==== Extracted entries

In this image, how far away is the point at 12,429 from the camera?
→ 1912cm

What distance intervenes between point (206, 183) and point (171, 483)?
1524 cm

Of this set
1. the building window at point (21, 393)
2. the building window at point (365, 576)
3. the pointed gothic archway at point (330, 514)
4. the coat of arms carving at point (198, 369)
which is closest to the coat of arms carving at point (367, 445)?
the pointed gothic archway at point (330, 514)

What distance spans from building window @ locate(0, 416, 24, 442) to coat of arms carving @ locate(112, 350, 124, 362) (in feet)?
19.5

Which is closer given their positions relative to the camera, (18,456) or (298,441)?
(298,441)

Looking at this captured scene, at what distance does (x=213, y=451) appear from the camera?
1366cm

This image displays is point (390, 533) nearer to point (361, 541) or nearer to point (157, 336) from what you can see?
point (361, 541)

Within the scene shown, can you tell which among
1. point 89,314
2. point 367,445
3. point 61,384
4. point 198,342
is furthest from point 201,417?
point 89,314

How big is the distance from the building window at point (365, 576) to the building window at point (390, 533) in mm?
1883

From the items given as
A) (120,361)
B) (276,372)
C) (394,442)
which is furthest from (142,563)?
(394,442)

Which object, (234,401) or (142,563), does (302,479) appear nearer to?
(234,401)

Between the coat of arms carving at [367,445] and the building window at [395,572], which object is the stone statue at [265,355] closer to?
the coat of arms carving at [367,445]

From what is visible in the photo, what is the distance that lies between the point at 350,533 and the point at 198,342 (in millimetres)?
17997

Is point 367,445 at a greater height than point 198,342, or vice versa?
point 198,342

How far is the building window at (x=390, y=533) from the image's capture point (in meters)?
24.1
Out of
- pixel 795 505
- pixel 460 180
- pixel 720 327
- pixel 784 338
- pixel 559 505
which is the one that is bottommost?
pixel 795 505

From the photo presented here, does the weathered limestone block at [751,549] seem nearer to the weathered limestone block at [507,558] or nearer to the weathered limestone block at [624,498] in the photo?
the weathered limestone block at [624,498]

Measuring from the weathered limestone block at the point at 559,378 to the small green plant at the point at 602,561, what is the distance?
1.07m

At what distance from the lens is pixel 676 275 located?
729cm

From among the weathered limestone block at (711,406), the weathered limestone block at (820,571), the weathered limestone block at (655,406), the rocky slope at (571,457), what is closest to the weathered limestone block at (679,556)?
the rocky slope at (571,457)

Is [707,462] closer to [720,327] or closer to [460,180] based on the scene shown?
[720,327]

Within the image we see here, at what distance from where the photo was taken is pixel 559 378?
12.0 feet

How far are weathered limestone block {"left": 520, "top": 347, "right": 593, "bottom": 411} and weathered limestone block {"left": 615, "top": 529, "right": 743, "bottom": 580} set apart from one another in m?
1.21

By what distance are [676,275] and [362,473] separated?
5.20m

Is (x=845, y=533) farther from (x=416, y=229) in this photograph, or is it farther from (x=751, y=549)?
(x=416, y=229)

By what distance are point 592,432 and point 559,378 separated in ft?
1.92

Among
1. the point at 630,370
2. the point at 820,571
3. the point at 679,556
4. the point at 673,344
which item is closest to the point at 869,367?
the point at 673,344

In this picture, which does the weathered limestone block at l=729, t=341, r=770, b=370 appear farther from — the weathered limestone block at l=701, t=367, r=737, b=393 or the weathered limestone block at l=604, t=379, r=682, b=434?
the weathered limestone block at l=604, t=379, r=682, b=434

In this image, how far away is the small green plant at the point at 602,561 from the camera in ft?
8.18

========

_To be done_: Quote the rows above word for word, from the line containing "By what distance are point" through the end of the rows.

_Output of the exercise_:
By what distance are point 592,432 and point 559,378 separated in ft?
1.92

Among
1. the point at 630,370
2. the point at 820,571
3. the point at 679,556
4. the point at 673,344
which item is closest to the point at 869,367?
the point at 673,344

In this picture, which does the weathered limestone block at l=729, t=341, r=770, b=370 appear farther from — the weathered limestone block at l=701, t=367, r=737, b=393 or the weathered limestone block at l=604, t=379, r=682, b=434?
the weathered limestone block at l=604, t=379, r=682, b=434

In this image, how far away is the small green plant at the point at 602,561 from the camera in ft?
8.18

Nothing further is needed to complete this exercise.